PLA, a bio-derived monomer, is increasingly being used as a suspending agent, foam, pore-forming agent, binder and coating adhesive in the construction industry. PHA produced from microorganism is used as a coating, viscosifier, and pore-forming agent. Bio based epoxies market is also expected to witness moderate growth due to its wide range of applications in the construction industry such as in paints & coatings, adhesives, and in wood & concrete repair. The other bio-based polymers that are being used worldwide include Polytrimethylene terephthalate (PTT) and Polybutylene succinate (PBS).

The construction industry is one of the major consumers of plastics with pipe fittings and insulation among its major applications.
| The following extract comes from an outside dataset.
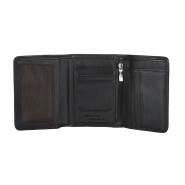 Портмоне Gianni Conti 2528000 black. Вид 3.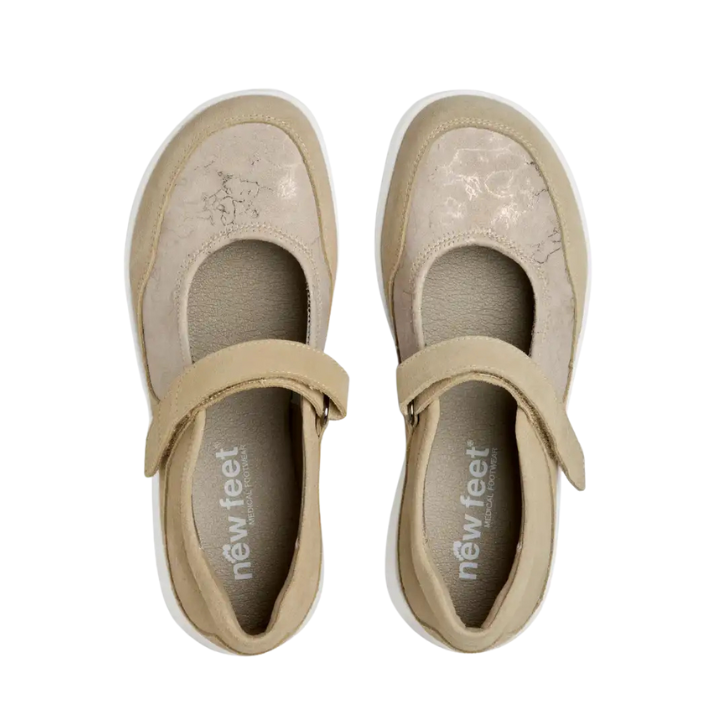 New Feet Ballerina Beige Women - Bild 2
Bio-based polyurethane thus has major opportunity in this segment as a preferred alternative offering additional advantages such as reduced cost structures, long life span, corrosion resistance and light weight.
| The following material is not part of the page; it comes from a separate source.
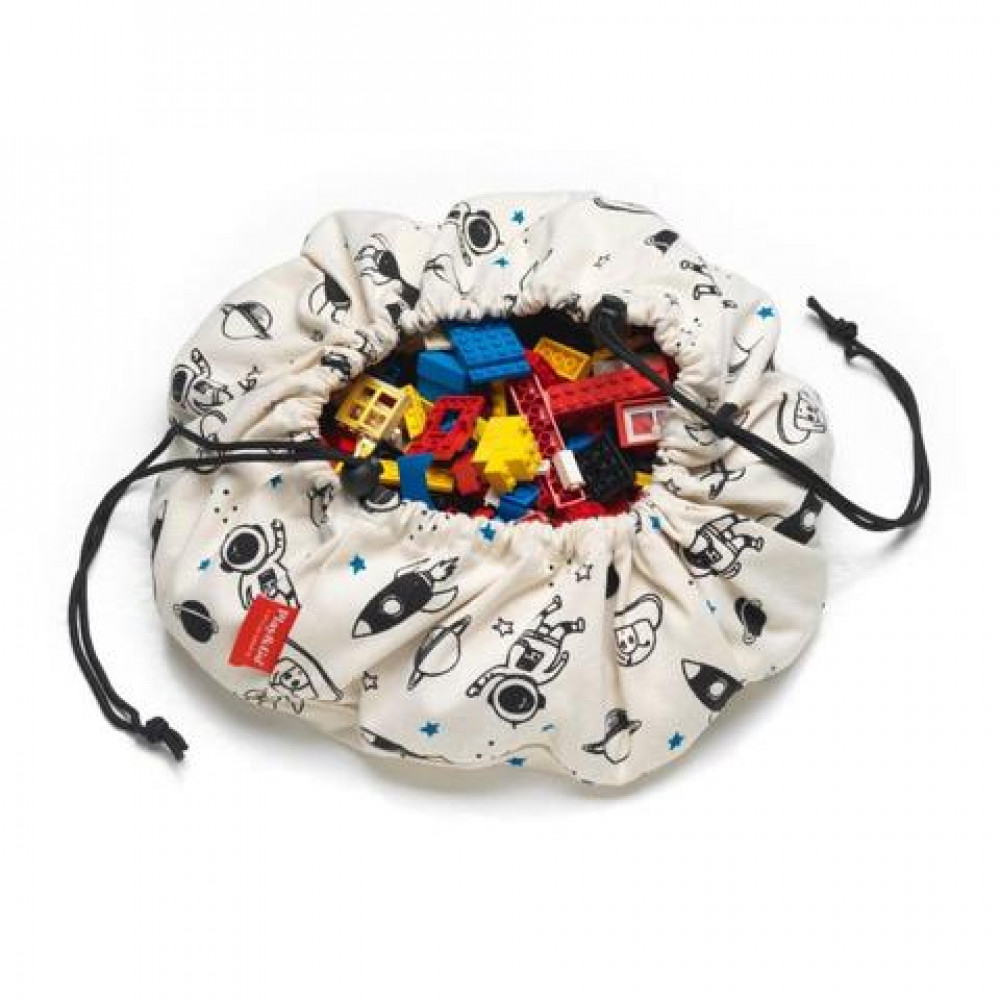 PLAY&GO Στρώμα παιχνιδιού - τσάντα 2 σε 1 Mini (Space)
Biobased construction polymers will increasingly be used in window and door profiles, pipes and guttering, cement, flooring, glazing, sealants and adhesives, insulation, building panels and roofing.

Apart from residential and commercial constructions, there has been an overall increase in the infrastructure development as well where biobased polymers can be effectively used. There is a growing trend of using biobased polymer in profiles used in bridge engineering for all composite structures. It is also being used in other applications such as bridge bearings, FRP bridge section, glazing sealant, concrete moulds, concrete jointing, cladding panel, and floorings anchor fixings.

Demographic Growth

There has been a unanimous global inclination towards green products and sustainable development which has made bio-based alternatives for crude oil the need of the day. While the global bio-based polyurethane business is still in its nascent stage, increasing awareness about the benefits offered by bio-based products is making it acceptable by various industry segments assuring an exponential growth in the future.

In 2015, the construction industry was the largest end-user of bio-based polyurethane. Reports suggest that countries including the US, China and India alone are likely to account for 60 percent of the global construction industry by 2025 making them the potential markets for bio-based polymers in these regions.

While the US and Europe have been a significant market for the growing bio-based polymers, this growth is expected to be surpassed by the demand arising from emerging markets like Asia Pacific and South America. Increasing infrastructure activities and rapid urbanisation coupled with favourable regulatory environment for bio based products in countries such as China, India and Brazil are anticipated to be the key markets of growth.

Matured markets such as North America and Europe are expected to have moderate growth to due to less infrastructural activities taking place in these regions. The GCC nations have also witnessed a tremendous growth over few years. While Middle East, Saudi Arabia dominate the construction market in this region, continued investments and favourable government regulations in bio-based polyurethane has caused a robust growth in the region.

Although, polyurethanes has been a preferred alternative over plastic, metal and steel in numerous industries, the volatile crude oil market is a restraint for traditional polyurethanes as it affects the pricing and market competitiveness. Bio based polyurethanes is however not affected by the global price fluctuations and is a better alternative both financially and environmentally for manufacturers and consumers alike. However, high cost of research and developmental activities, high processing cost and complex manufacturing process compared to synthetic polyurethanes is expected to hinder the bio-based polyurethanes market.

On the larger front, the use of bio-based polyurethanes is not just about cutting down carbon footprints but it will also help sustain profitability and retain high performance and durability in the global market in the future.